Problem to solve
Output every line of the items below as a JSON list of strings, one string per line, skipping blank lines and leaving out the pictures.

** START OF Data rows **

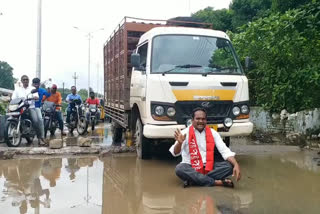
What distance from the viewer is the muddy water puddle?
3.72m

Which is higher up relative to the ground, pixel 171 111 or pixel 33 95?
pixel 33 95

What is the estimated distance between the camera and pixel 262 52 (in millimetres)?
10055

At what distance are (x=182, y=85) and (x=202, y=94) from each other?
352 millimetres

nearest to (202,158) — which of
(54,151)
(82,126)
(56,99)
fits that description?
(54,151)

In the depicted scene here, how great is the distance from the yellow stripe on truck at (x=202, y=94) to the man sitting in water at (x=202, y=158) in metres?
1.05

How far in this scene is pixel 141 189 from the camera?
14.8ft

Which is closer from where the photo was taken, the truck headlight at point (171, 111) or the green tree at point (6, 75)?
the truck headlight at point (171, 111)

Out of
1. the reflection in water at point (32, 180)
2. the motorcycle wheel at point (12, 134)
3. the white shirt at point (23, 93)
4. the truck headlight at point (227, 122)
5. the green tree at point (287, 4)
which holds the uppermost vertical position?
the green tree at point (287, 4)

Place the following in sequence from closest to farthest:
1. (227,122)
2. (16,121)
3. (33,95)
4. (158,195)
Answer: (158,195)
(227,122)
(16,121)
(33,95)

** END OF Data rows **

Finished exercise
[
  "What distance from the viewer is the muddy water puddle?",
  "3.72m",
  "Which is higher up relative to the ground, pixel 171 111 or pixel 33 95?",
  "pixel 33 95",
  "What is the estimated distance between the camera and pixel 262 52 (in millimetres)?",
  "10055",
  "At what distance are (x=182, y=85) and (x=202, y=94) from each other?",
  "352 millimetres",
  "nearest to (202,158) — which of",
  "(54,151)",
  "(82,126)",
  "(56,99)",
  "fits that description?",
  "(54,151)",
  "In the depicted scene here, how great is the distance from the yellow stripe on truck at (x=202, y=94) to the man sitting in water at (x=202, y=158) in metres?",
  "1.05",
  "How far in this scene is pixel 141 189 from the camera?",
  "14.8ft",
  "Which is closer from where the photo was taken, the truck headlight at point (171, 111) or the green tree at point (6, 75)?",
  "the truck headlight at point (171, 111)",
  "Out of",
  "1. the reflection in water at point (32, 180)",
  "2. the motorcycle wheel at point (12, 134)",
  "3. the white shirt at point (23, 93)",
  "4. the truck headlight at point (227, 122)",
  "5. the green tree at point (287, 4)",
  "which holds the uppermost vertical position?",
  "the green tree at point (287, 4)",
  "Place the following in sequence from closest to farthest:",
  "1. (227,122)",
  "2. (16,121)",
  "3. (33,95)",
  "4. (158,195)",
  "Answer: (158,195)",
  "(227,122)",
  "(16,121)",
  "(33,95)"
]